El aniversario de la sanción de la Constitución Nacional, hace 170 años, ofrece a Hilda Sabato la oportunidad de volver sobre ese momento fundacional para indagar en las enseñanzas de la historia y pensar nuestra mediocre actualidad política. En aquellos tiempos de incertidumbre y conflicto surgían las condiciones de liderazgo, la voluntad política y la creatividad que sentaban las bases de un proyecto constitucional innovador y perdurable.
La Constitución Nacional ha cumplido 170 años. Redactada, promulgada y jurada en 1853, fue modificada varias veces pero sin cambios de fondo en los principios ni en la estructura institucional de la república. Así, ha resultado una de las constituciones vigentes más longevas del mundo.
Debido a ese éxito en el largo plazo, solemos pasar por alto el momento en que se forjó y el esfuerzo de construcción política que implicó, con su cuota de incertidumbre y conflicto, así como el carácter experimental e innovador del propio texto constitucional. En tiempos en que la política aparece muy desprestigiada en la opinión pública, pues se la considera alejada de los problemas del país, ajena a las tribulaciones del pueblo y sobre todo, encerrada en sí misma, vale la pena volver a ese momento trascendente, en que la acción política fue decisiva para dar forma a la República Argentina.

+ + + +

CONSIGNA PLANTEADA:
Copia literalmente del texto sobre la Constitución Nacional el tramo comprendido entre "El aniversario de" y "innovador y perdurable.", ambos incluidos. El listado siguiente es material independiente y no guarda relación con el texto sobre la Constitución Nacional.

+ + + +

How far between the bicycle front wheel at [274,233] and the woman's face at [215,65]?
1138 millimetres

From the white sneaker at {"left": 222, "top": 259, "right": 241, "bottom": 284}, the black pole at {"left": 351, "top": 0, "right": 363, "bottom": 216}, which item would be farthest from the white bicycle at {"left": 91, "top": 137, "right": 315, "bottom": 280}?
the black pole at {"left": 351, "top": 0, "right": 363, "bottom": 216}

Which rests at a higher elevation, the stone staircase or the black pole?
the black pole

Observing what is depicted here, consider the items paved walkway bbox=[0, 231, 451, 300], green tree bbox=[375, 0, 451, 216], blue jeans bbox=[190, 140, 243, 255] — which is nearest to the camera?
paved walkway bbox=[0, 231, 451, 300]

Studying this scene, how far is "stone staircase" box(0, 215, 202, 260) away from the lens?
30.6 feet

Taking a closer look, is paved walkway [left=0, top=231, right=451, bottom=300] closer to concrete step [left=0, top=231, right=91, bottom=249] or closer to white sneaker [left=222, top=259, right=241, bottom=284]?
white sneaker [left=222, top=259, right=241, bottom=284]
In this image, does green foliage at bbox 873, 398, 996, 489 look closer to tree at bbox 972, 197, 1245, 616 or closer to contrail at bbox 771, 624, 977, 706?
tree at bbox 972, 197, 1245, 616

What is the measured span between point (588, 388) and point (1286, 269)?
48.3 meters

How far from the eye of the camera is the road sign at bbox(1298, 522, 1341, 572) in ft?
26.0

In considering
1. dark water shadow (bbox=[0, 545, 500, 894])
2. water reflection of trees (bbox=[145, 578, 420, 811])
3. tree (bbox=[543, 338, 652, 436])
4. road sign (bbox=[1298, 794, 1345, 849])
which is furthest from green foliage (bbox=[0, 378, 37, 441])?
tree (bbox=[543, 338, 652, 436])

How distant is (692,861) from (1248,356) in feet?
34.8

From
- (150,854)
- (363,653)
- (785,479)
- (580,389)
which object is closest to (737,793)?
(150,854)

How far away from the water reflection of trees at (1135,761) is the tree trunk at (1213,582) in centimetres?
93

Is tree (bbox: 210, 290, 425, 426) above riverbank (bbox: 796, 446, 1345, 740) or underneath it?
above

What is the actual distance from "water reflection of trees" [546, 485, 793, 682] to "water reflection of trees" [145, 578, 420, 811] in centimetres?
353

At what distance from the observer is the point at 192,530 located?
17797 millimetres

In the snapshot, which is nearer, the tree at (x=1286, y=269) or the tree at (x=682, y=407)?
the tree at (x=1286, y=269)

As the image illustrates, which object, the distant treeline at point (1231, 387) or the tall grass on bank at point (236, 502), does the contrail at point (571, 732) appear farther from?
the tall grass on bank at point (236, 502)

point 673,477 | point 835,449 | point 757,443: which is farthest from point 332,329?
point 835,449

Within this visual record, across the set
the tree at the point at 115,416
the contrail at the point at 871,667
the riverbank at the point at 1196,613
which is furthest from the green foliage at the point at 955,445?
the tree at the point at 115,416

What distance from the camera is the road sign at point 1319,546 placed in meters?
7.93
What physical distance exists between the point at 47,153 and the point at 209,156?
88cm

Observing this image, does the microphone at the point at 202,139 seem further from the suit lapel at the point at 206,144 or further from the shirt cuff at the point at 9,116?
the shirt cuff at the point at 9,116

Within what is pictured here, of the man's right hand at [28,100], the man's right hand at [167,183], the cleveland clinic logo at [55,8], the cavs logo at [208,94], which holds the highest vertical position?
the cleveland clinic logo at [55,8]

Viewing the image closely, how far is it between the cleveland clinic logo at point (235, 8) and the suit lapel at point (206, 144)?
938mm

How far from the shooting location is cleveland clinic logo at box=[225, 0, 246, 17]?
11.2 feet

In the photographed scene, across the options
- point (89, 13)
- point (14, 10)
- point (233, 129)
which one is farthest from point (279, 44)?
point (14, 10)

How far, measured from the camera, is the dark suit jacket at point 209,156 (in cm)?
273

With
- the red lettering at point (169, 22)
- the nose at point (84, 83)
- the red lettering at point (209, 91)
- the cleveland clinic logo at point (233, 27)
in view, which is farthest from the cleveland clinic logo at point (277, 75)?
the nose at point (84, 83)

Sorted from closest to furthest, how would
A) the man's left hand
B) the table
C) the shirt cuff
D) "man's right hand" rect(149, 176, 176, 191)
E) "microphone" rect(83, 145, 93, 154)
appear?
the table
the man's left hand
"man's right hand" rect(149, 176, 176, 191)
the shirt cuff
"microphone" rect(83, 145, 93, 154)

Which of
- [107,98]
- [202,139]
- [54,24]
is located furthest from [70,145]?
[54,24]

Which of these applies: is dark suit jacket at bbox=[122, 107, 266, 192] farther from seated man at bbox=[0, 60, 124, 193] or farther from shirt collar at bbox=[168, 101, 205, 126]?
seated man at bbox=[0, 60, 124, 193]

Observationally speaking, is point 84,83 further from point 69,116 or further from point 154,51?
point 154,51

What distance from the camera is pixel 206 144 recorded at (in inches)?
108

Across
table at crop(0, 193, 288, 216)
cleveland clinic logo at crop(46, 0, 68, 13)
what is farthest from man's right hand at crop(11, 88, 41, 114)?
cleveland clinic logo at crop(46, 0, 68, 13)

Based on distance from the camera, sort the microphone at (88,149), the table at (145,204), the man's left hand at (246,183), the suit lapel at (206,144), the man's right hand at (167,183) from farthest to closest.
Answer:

+ + + +

LA RESPUESTA:
El aniversario de la sanción de la Constitución Nacional, hace 170 años, ofrece a Hilda Sabato la oportunidad de volver sobre ese momento fundacional para indagar en las enseñanzas de la historia y pensar nuestra mediocre actualidad política. En aquellos tiempos de incertidumbre y conflicto surgían las condiciones de liderazgo, la voluntad política y la creatividad que sentaban las bases de un proyecto constitucional innovador y perdurable.